## Extracted text
BEGIN
Superconducting Coil Pushes Wireless Power Out at Over 5kW — But Keeping It Cool Is a Challenge
Clever coil system shows promise for robotics, healthcare, and even electric vehicles — if you can keep it at a chilly -321°F.
Scientists from Technische Universität München, the Slovak Academy of Sciences, and industry have come up with a new contactless power transmission system based on superconducting wire coils — and claim it can transmit more than five kilowatts without serious losses.
"The basic idea with superconducting coils is to achieve the lowest possible alternating current resistance within the smallest possible winding space and thus to compensate for the reduced geometric coupling," explains first author Christoph Utschick of the work behind the recently-published paper. The trick, though: Avoiding current losses as the surface temperature of the superconducting wires rise.
END
## Given data
BEGIN
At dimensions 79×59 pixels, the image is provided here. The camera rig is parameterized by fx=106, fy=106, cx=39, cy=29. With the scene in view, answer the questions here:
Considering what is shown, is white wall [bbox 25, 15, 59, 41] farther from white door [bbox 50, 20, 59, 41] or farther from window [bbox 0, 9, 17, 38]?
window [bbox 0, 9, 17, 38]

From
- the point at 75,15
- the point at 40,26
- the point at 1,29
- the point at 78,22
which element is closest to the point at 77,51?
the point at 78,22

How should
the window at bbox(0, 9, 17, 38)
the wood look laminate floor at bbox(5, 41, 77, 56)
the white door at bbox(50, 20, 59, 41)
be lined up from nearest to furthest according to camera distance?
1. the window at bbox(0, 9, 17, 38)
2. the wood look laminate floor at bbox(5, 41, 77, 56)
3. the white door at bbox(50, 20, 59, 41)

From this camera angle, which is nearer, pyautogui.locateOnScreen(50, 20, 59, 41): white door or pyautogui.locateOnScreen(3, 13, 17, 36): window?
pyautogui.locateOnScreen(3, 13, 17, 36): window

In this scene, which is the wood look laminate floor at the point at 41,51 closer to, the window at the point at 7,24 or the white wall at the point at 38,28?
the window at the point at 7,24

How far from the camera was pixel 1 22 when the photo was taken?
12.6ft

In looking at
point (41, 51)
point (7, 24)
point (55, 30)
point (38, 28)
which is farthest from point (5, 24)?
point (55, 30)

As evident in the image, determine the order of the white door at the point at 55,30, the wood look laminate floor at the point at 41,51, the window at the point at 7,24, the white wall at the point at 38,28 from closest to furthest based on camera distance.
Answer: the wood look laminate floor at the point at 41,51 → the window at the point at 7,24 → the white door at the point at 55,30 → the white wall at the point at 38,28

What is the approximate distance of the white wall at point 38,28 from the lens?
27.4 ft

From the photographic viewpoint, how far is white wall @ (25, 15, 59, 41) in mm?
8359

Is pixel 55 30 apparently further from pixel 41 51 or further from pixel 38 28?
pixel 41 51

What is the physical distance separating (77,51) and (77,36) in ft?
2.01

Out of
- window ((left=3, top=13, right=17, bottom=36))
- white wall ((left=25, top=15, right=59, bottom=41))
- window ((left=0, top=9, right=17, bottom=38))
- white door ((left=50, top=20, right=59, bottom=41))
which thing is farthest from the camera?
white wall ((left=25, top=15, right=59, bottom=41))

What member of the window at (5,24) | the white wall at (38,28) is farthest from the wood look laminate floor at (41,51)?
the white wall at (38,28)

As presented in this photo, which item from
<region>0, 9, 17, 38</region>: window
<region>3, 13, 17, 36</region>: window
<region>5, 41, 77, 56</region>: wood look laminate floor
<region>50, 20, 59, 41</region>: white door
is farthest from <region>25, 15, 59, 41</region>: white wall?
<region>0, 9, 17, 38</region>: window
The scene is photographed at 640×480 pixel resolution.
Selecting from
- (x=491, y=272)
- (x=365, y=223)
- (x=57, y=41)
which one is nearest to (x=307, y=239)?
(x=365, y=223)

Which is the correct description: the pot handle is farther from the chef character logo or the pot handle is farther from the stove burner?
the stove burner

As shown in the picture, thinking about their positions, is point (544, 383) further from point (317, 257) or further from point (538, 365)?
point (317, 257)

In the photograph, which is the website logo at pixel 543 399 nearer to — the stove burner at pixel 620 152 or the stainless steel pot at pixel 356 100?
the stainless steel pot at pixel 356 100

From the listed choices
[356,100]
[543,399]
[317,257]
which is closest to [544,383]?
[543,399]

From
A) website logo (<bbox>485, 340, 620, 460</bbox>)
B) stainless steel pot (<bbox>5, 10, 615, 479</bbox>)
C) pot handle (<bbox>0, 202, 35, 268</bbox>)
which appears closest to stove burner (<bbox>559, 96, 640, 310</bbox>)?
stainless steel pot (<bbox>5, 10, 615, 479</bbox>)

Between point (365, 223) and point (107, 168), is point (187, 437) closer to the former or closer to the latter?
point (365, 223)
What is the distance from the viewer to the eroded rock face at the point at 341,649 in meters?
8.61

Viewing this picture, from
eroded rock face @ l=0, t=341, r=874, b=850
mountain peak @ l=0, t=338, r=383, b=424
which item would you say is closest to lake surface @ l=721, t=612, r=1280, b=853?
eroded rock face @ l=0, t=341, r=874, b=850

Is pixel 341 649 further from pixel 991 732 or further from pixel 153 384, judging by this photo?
END
## Exercise set
A - Translate this sentence from the superconducting coil article into Spanish: "Clever coil system shows promise for robotics, healthcare, and even electric vehicles — if you can keep it at a chilly -321°F."
B - List every field or application that the superconducting coil article says the system shows promise for.

## Task-by-task outputs
A - Un ingenioso sistema de bobinas resulta prometedor para la robótica, la atención sanitaria e incluso los vehículos eléctricos, siempre que se pueda mantener a unos gélidos -321 °F.

B -
- Robotics
- Healthcare
- Electric vehicles